Douglas Rushkoff: The advertising businesses really need

By Douglas Rushkoff, teacher, novelist, filmmaker and MOST RECENTLY author of Get Back in the Box: How Being Great at What You Do is Great for Business, New York

p>What’s ahead for advertisers? The end of the industry as you know it. And this, my friends, is a very good thing.

Lacking any real connection to their core enterprises, the CEOs at most corporations hire advertising agencies to invent mythologies to distinguish them from the competition. Are Keebler cookies made by elves? Of course not. But this is what distinguished brands in an era when the only role for media was to broadcast mythologies to a passive consumer audience.

The big change that most advertisers still haven’t reckoned with is that interactive media alters that audience’s relationship to this myth-making. Their posture is no longer that of a passive listener, but an active teller. If myths are going to be told, they will be assembled by groups of people responding to the information they’ve observed through their long-distance monitors and messaging systems.

Thanks to the Internet, companies are being exposed as what they really are. The people inside the best-guarded and most branded companies now talk directly to customers. The information they share cannot be controlled. What’s the best strategy in such an environment?

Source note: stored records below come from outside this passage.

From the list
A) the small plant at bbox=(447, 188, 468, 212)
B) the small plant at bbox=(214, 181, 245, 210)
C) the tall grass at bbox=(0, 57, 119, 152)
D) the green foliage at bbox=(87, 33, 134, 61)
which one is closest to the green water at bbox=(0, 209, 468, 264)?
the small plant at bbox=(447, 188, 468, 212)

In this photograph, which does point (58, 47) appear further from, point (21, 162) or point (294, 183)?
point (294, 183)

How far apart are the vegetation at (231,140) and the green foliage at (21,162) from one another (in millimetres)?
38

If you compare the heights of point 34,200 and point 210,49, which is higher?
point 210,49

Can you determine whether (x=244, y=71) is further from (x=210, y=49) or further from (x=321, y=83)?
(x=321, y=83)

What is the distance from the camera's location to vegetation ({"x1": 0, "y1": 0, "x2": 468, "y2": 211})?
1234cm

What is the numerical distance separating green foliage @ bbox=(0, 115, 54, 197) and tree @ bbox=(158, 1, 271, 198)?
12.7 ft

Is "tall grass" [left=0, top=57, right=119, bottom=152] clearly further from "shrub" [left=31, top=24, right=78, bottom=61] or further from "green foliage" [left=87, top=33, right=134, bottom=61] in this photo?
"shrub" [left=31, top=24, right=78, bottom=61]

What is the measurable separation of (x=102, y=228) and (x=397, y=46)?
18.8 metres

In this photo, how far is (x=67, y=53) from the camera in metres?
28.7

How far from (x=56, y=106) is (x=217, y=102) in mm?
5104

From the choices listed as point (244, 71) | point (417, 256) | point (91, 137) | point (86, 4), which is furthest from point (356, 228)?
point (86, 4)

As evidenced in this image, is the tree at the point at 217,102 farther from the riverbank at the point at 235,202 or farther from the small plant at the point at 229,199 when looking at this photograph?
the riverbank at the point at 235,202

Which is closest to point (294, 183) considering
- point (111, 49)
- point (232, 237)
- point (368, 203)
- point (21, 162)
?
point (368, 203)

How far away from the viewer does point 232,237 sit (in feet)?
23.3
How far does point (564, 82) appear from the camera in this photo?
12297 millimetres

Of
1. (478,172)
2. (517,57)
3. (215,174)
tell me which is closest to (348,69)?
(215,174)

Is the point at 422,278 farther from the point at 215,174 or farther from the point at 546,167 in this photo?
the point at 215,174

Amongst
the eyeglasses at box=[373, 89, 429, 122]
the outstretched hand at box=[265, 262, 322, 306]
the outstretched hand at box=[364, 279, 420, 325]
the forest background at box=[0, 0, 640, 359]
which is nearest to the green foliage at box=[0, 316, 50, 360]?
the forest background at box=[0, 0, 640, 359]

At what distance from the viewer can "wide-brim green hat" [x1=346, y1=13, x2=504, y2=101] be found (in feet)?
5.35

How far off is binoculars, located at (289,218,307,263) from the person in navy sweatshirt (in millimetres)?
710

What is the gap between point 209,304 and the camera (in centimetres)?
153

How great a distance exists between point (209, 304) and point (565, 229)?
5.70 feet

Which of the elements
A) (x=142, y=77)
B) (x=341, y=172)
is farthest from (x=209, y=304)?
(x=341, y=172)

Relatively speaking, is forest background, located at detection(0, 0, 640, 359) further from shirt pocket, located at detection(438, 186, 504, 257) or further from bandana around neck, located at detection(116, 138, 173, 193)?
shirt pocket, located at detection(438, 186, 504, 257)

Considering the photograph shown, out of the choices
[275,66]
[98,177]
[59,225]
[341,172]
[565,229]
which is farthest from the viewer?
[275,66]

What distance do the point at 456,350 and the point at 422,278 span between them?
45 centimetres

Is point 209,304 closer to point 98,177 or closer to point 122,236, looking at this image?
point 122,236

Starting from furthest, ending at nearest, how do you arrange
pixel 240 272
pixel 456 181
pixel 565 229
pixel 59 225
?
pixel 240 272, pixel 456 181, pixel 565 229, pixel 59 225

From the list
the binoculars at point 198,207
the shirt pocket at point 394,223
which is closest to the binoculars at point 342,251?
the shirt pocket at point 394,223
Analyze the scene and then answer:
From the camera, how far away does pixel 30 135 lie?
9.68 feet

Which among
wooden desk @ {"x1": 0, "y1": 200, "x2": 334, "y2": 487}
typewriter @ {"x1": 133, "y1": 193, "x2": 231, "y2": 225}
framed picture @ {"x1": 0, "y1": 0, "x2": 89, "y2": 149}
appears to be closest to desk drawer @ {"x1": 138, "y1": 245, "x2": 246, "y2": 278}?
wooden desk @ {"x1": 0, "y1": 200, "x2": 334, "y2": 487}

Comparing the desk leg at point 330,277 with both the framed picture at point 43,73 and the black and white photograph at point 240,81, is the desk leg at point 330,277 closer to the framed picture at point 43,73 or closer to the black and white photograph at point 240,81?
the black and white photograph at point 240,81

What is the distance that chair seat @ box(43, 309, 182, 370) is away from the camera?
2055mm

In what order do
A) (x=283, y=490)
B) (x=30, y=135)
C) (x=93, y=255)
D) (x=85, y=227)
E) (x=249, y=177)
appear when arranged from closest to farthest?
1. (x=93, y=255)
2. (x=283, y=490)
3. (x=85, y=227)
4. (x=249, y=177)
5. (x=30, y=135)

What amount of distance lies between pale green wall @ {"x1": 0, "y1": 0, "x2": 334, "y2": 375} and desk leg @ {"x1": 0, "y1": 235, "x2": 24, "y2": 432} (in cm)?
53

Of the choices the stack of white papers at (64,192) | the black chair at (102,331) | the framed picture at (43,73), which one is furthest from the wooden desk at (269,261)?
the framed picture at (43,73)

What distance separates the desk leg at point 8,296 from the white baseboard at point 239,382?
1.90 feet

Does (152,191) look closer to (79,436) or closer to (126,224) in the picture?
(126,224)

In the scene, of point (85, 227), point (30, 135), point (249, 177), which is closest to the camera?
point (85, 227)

The only choice is to open up. Smash the myths, and expose what’s really going on in the company. People are no longer choosing cookies based on their mythical creation story, but on the real one. What’s in these cookies? Where were they made, under what conditions? How much were the workers paid, how much pollution was created, and how long have they been sitting on this shelf? How were the ingredients sourced?

This doesn’t mean advertising is over. There’s a bigger need than ever for communicators to teach companies how to communicate the real stories – not the myths – about how their products have come to be. And for companies that have completely disconnected from their core competencies, it will be the job of communications experts to break the news to them: if they want to be successful at what they do, they’re going to have to actually do the thing they want to tell the world they are doing.

It’s that hard, and that easy.

Douglas’s pick: PR

Honestly, I don’t think anyone out there is bringing radical change. I think they’re all applying radically absurd tactics to maintain the status quo. The smartest people out there are the ones jumping ship from the ad department and joining the PR department. These are the only people in the industry who can read the writing on the wall.